А потом создавались приборы, которые сами генерировали волны, и теперь эти искусственно создаваемые волны подводили к голове, к мозгу, к участку мозга, к группе клеток, к единственной клетке, и ученые наблюдали, что из этого получилось…
Человеческое “я” постепенно растворялось в океане волн, записанных на черных полосках осциллографических лент, и по мере того, как я углублялся в чтение статей и в расшифровку волн, мне начинало казаться, что и я медленно исчезаю, куда‑то ухожу в темноту, превращаюсь в то черное поле, по которому бегут электрические волны…
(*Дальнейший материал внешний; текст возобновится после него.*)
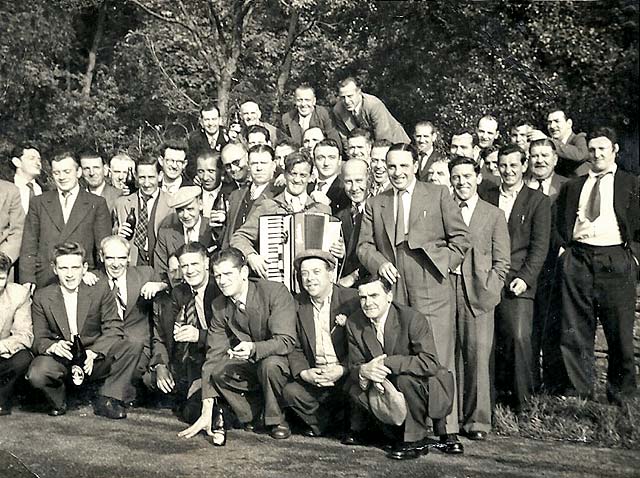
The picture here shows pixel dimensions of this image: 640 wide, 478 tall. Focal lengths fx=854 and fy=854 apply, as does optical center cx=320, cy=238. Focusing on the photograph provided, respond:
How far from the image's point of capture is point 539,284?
18.7 ft

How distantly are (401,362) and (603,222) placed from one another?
5.79ft

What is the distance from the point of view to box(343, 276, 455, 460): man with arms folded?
4582 mm

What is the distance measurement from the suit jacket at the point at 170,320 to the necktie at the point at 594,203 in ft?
7.90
Я начинаю с ужасом замечать, что становлюсь ничтожно малым, крохотным, предельно примитивным, состоящим всего лишь из каких‑то волн. Вместо мыслей у меня волны, вместо чувств — опять волны, вместо переживаний — снова волны. Гордость — это волны, и они мало чем отличаются от волн оскорбления или волн радости.
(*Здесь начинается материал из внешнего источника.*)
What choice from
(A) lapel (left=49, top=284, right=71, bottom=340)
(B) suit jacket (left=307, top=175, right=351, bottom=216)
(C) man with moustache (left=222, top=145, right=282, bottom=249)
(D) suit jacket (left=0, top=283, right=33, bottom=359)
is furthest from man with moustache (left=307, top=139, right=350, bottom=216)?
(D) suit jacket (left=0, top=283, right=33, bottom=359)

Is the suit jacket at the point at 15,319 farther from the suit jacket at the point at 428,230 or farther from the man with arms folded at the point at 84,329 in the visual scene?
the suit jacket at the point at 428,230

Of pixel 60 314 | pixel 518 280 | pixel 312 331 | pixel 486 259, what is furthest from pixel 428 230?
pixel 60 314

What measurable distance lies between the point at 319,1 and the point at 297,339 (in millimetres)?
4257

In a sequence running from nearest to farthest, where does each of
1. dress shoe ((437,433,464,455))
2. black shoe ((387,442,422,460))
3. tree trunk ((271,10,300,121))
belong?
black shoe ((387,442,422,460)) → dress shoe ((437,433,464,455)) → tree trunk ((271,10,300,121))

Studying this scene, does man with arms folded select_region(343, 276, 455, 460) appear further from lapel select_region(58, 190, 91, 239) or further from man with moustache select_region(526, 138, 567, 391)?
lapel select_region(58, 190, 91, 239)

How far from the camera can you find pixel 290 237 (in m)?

А какая утонченная экспериментальная техника! Какие приборы! Какие электроды! Волны усиливают, анализируют, пересчитывают. Их автоматически дифференцируют и интегрируют. Их собирают вместе или раскладывают на компоненты Фурье. Их направляют в электронную машину, которая их расшифровывает и печатает на ленте то, что она думает об этих волнах. Гигантские полированные коробки с гудящими радиолампами подключаются к мозгам тех, кто смеется, плачет, сердится, поднимает тяжести, бежит, рождается или умирает…
А в это время записываются волны.
Когда я допоздна засиживаюсь над журналами, ко мне иногда украдкой приходит Голл, и я сжимаю ее в объятьях, стараясь не думать, что ее, как и всякого человека, можно разложить на волны и импульсы… Целуя ее, я в душе проклинаю тех, кто впервые обнаружил волны. Я поминаю недобрыми словами мюнхенского докторишку, это он первый приладил, электроды к голове человека и обнаружил, что в них возникают электрические колебания.
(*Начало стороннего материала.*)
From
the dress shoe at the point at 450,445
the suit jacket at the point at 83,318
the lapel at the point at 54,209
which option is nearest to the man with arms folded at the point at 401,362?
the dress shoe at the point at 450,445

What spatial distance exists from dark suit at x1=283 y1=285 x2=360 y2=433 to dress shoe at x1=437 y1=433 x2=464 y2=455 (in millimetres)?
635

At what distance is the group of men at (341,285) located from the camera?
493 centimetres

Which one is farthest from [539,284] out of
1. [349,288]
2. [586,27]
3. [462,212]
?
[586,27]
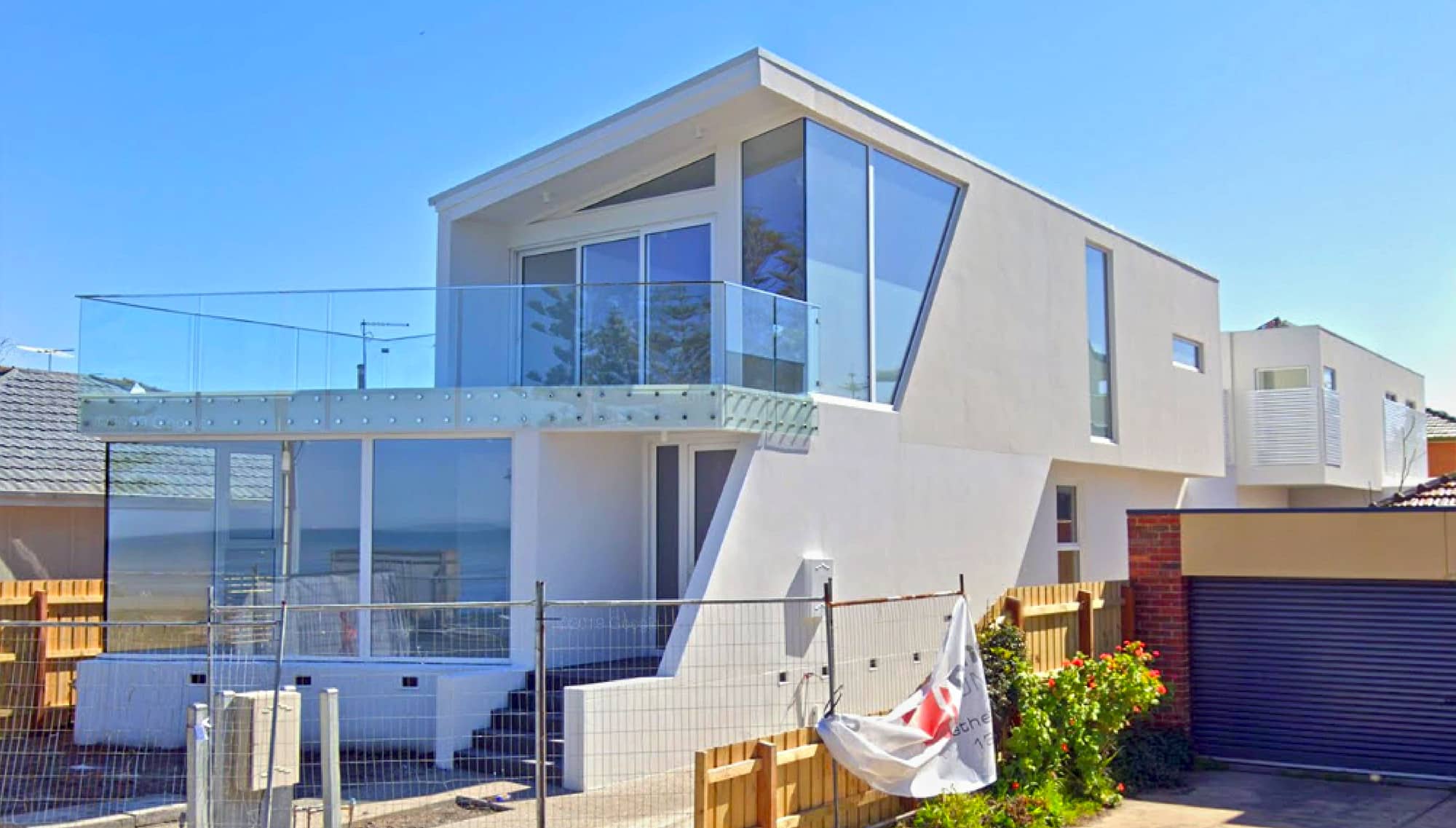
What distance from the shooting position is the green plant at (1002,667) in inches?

Имею ли я право его бранить? Если бы это сделал не он, кто‑нибудь все равно додумался бы до этого, и все пошло бы так, как идет сейчас. Я шепчу Голл, что поступь науки неизбежна, в ней существует какая‑то проклятая неумолимость, от которой нет спасения. Но Голл ничто не волнует, и ей просто со мной приятно, и она покорно соглашается со всем, что я говорю.
В темноте мне слышно, как бьется ее сердце, как ритмично и глубоко она дышит, и я с отвращением ловлю себя на том, что считаю частоту сердечных ударов и вздохов. И становится совсем противно, когда вспоминаю, что в это самое время тысячи мелких проволочек передают куда‑то волны… Те самые волны, которые означают и любовь, и сон, и само мышление…
Я уже привык к тому, что надо мной, и над Голл, и над Сэдом, и над боксером поставлен эксперимент, и что нас давным–давно разложили на волны и импульсы… Ну и пусть. В конечном счете, если об этом не вспоминать в темноте, когда я с ней, то все становится на свое место. Если бы люди постоянно размышляли над тем, что с ними делает жизнь, никто бы этого не вынес. Хорошо, что в каждое мгновенье человек может думать только о чем‑то одном, и еще хорошо, что он усилием воли может заставить себя о чем‑то не думать.